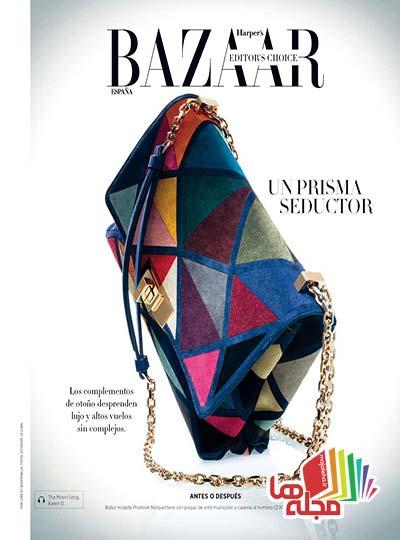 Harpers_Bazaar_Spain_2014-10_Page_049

---

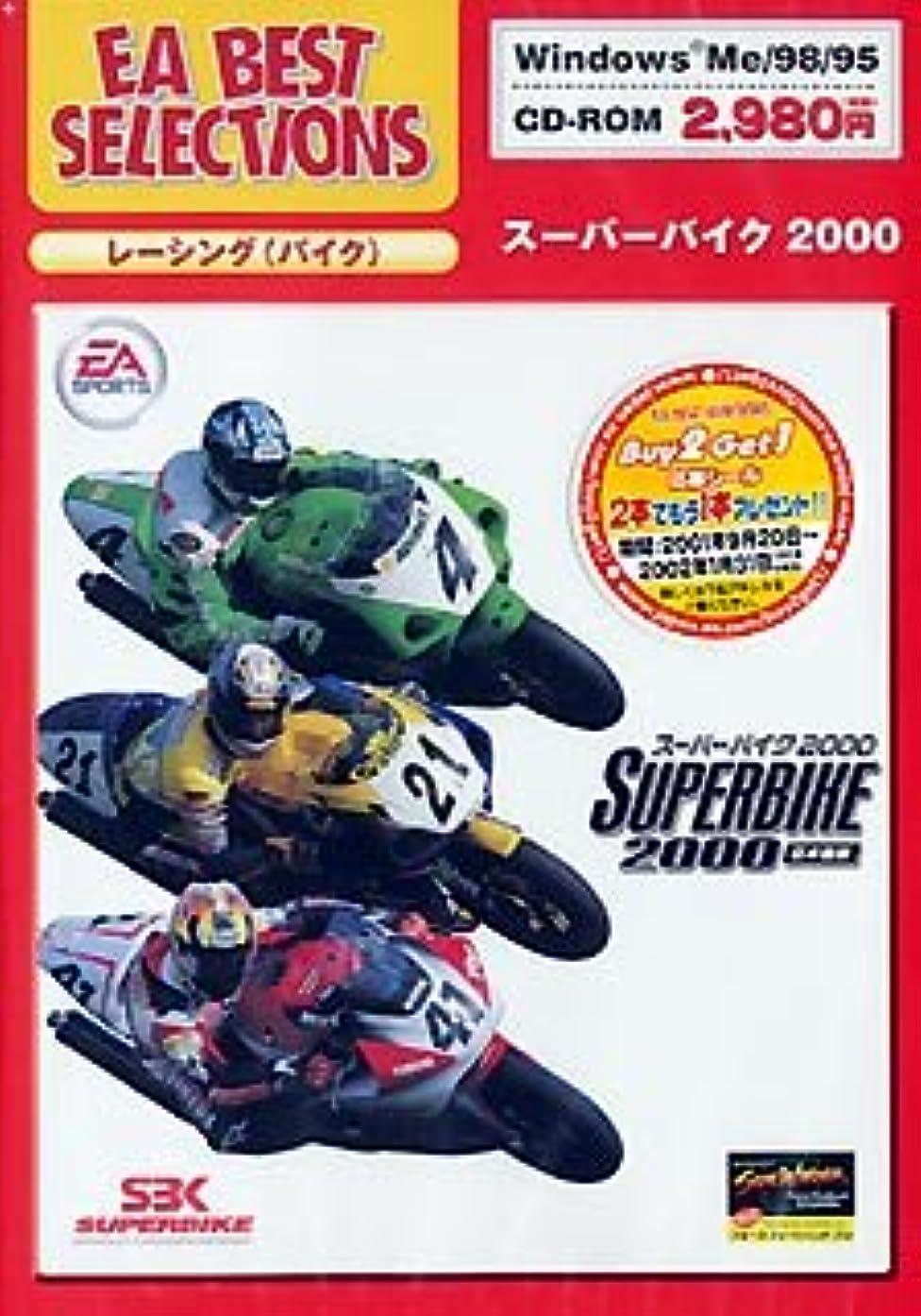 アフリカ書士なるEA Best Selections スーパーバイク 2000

* * *

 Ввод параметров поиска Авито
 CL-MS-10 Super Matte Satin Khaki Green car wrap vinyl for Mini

EXERCISE REQUIREMENTS: In the material above, transcribe exactly the lines beginning at the one with "Ввод параметров поиска Авито" and ending at the one with "CL-MS-10 Super Matte", both included.

RESULT OF THIS EXERCISE:
 Ввод параметров поиска Авито
 CL-MS-10 Super Matte Satin Khaki Green car wrap vinyl for Mini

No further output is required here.